SELECTION:
#####
First, the regulators must get back in the business of providing guidance to market participants on acceptable trading practices and strategies. While the formal rule-making process is a critical component of any robust regulatory framework, so too are timely guidelines that bring clarity and stability to the marketplace. Co-location, flash orders and naked access are just a few practices that seem to have entered the market and become fairly widespread before being subject to proper regulatory scrutiny. For our markets to be credible, it is vital that regulators be pro-active, rather than reactive, when future developments arise.
Second, the SEC must gain a better understanding of current trading strategies by using its "large trader" authority to gather data on high frequency trading activity. Just as importantly, this data - once masked - should be made available to the public for others to analyze.
I am concerned that academics and other independent market analysts do not have access to the data they need to conduct empirical studies on the questions raised by the SEC in its concept release. Absent such data, the ongoing market structure review predictably will receive mainly self-serving comments from high frequency traders themselves and from other market participants who compete for high frequency volume and market share.
Evidence-based rule-making should not be a one-way ratchet because all the "evidence" is provided by those whom the SEC is charged with regulating. We need the SEC to require tagging and disclosure of high frequency trades so that objective and independent analysts -- at FINRA, in academia or elsewhere -- are given the opportunity to study and discern what effects high frequency trading strategies have on long-term investors; they can also help determine which strategies should be considered manipulative.
Third, regulators must better define manipulative activity and provide clear guidance for traders to follow, just as Britain's regulators have done in the area of spoofing. By providing "rules of the road," regulators can create a system better able to prevent and prosecute manipulative activity.
Fourth, the SEC must continue to make reducing systemic and operational risk a top regulatory priority. The SEC's proposal on naked access is a good first step, but exchanges must also be directed to impose universal pre-trade risk checks. If left solely in the hands of individual broker-dealers, a race to the bottom might ensue. We simply must have a level playing field when it comes to risk management that protects our equities markets from fat fingers or faulty algorithms. Regulators must therefore ensure that firms have appropriate operational risk controls to minimize the incidence and magnitude of such errors while also preventing a tidal wave of copycat strategies from potentially wreaking havoc in our equities markets.
#####
INFORMATION PROVIDED:
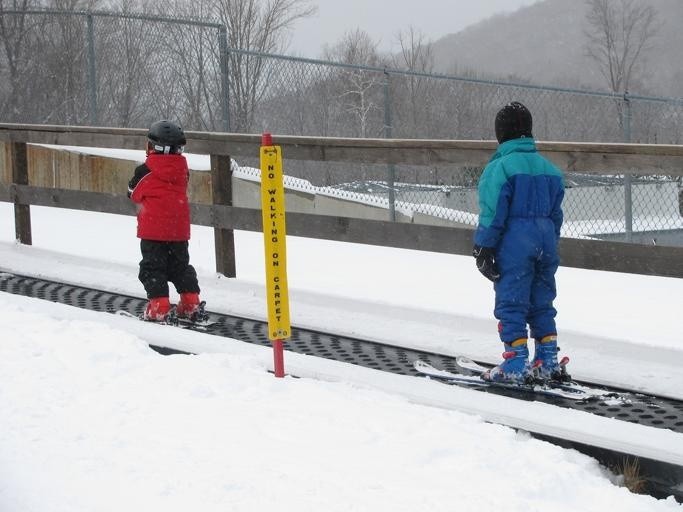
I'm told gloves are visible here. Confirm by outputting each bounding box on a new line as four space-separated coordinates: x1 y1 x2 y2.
473 245 501 283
#####
OBJECTIVE A:
How would you render this sentence from the piece on regulating high frequency trading in Spanish: "If left solely in the hands of individual broker-dealers, a race to the bottom might ensue."
OBJECTIVE B:
What would come next in the piece on regulating high frequency trading? Write the passage that follows its final sentence.

TASK ANSWER A:
Si se deja exclusivamente en manos de cada intermediario bursátil, podría desencadenarse una carrera a la baja.

TASK ANSWER B:
Fifth, the SEC should act to address the burgeoning number of order cancellations in the equities markets. While cancellations are not inherently bad - potentially enhancing liquidity by affording automated traders greater flexibility when posting quotes - their use in today's marketplace is clearly excessive and virtually a prima facie case that battles between competing algorithms, which use cancelled orders as feints and indications of misdirection, have become all-too-commonplace, overloading the system and regulators alike.
According to the high frequency trading firm T3Live, on a recent trading day, only 1.247 billion of the 89.704 billion orders on Nasdaq's book were executed - meaning a whopping 98.6% of the total bids and offers were not filled. Cancellations by high frequency traders, according to T3Live, were responsible for the bulk of these unfilled orders.
The high frequency traders that create such massive cancellation rates might cause market data costs for investors to rise, make the price discovery process less efficient and complicate the regulators' understanding of continuously evolving trading strategies. What's more, some manipulative strategies, including layering, rely on the ability to rapidly cancel orders in order to profit from changes in price.
Perhaps excessive cancellation rates should carry a charge. If traders exceed a specified ratio of cancellations to orders, it's only fair that they pay a fee. The ratio could be set high enough so that it would not affect long-term investors (even day traders), and should apply to all trading platforms, including dark pools and ATSs as well as exchanges.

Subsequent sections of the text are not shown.